There's also a national element to 'escaping destiny'. I've always wanted to be 'less British' and 'less American', because those seem to be 'destiny'. So I looked to Germany, France and Japan–or ethnic music–mostly for my musical inspiration, rather than America. And as soon as I could, I went to live in other countries–France, the US (ironically!) and Japan. I wanted to transcend the socialisation processes of each country–the TV shows people reference, the sports they follow–and become truly cosmopolitan and rootless, like the negative stereotype of the 'international Jew' with loyalties to no-one, but a canny understanding of the prejudices and habits of the indigenous population in each place.

To some extent, I think I've now achieved this. But it's not as dramatic as, say, the Beats living in Tangier in the 50s. The world is now pretty accessible, and many people travel. Right now I'm cursing some Americans who live across the road from me in Tokyo, because they're revving their noisy motorbikes, something Japanese wouldn't do (unless they were Shibuya yakuza). I can't escape them. I'm too late to be Lafcadio Hearn.

I'm a liberal diverger, by which I mean that I'm happy to criticize my own culture, and tend to want to learn about and embrace other cultures, believing they can teach me something.

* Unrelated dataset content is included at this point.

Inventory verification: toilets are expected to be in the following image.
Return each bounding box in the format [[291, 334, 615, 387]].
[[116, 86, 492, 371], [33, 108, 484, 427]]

This trait in my personality leads me to stock up on foreign culture, to travel, to fetishize 'the Other' and its right to differ.

Not content with being a mere cultural tourist, I want to immerse myself in other cultures, and go to live in other countries.

It's then that the paradox kicks in. I discover that the people like myself in those other cultures–the liberal divergers, in other words–are reaching out to me as a symbol of the western monoculture I am seeking to escape.

For instance, when I moved to France and asked some musicians in a bar to play some Brel they pooh poohed me and played The Doors instead. Just last week here in Japan I was asked to provide music for a Japanese film (influenced by Harmony Korine, rather than by actual conditions in Japan) which portrays Japanese kids as fat on junk food, wearing dirty track suits, tagging and vandalising the suburbs of Tokyo. (I said yes, I needed the money. But clearly in collaborating with Japanese 'liberal divergers', I was telling lies about and undermining the very Japan I had come here to find.)

So having come to France or Japan in an attempt to subvert my own cultural conditioning and find otherness, I meet fellow 'liberal divergers' who are also attempting to subvert their cultural conditioning and find otherness–in their case, in western, specifically American, culture, with all its 'glamourous' ugliness (grafitti! junk food! delinquency!). I'm thinking Ozu and Terayama, they're thinking Korine and Jarmusch.

The refreshingly strange local heritage I seek does, of course, exist in Japan. It's mostly in the hands of the very old and the very reactionary, the 'conservative convergers' who are the diametrical opposite of the 'liberal diverger' and wouldn't touch me with a bargepole. (Japanese traditional music, I'm told, is strongest in Okinawa, the southern island dominated by a huge US base.)

So, the paradox is that my liberalism, when I take it abroad, attracts the people who want me to incarnate exactly the things I'm trying to escape from, and repels the custodians of the traditions I seek to immerse myself in. But perhaps this isn't such a paradox after all. Maybe if I really seek 'otherness' I should avoid liberal divergers like myself, and simply accept the conservatism of the cultural convergers who are struggling to keep national heritage intact (even if they're the very people I would shun at home in Britain–readers of The Daily Telegraph, BNP and Conservative voters). Maybe internationalists need nationalists, something implied in the unlovely word 'glocal': the global and the local are all tied up with each other.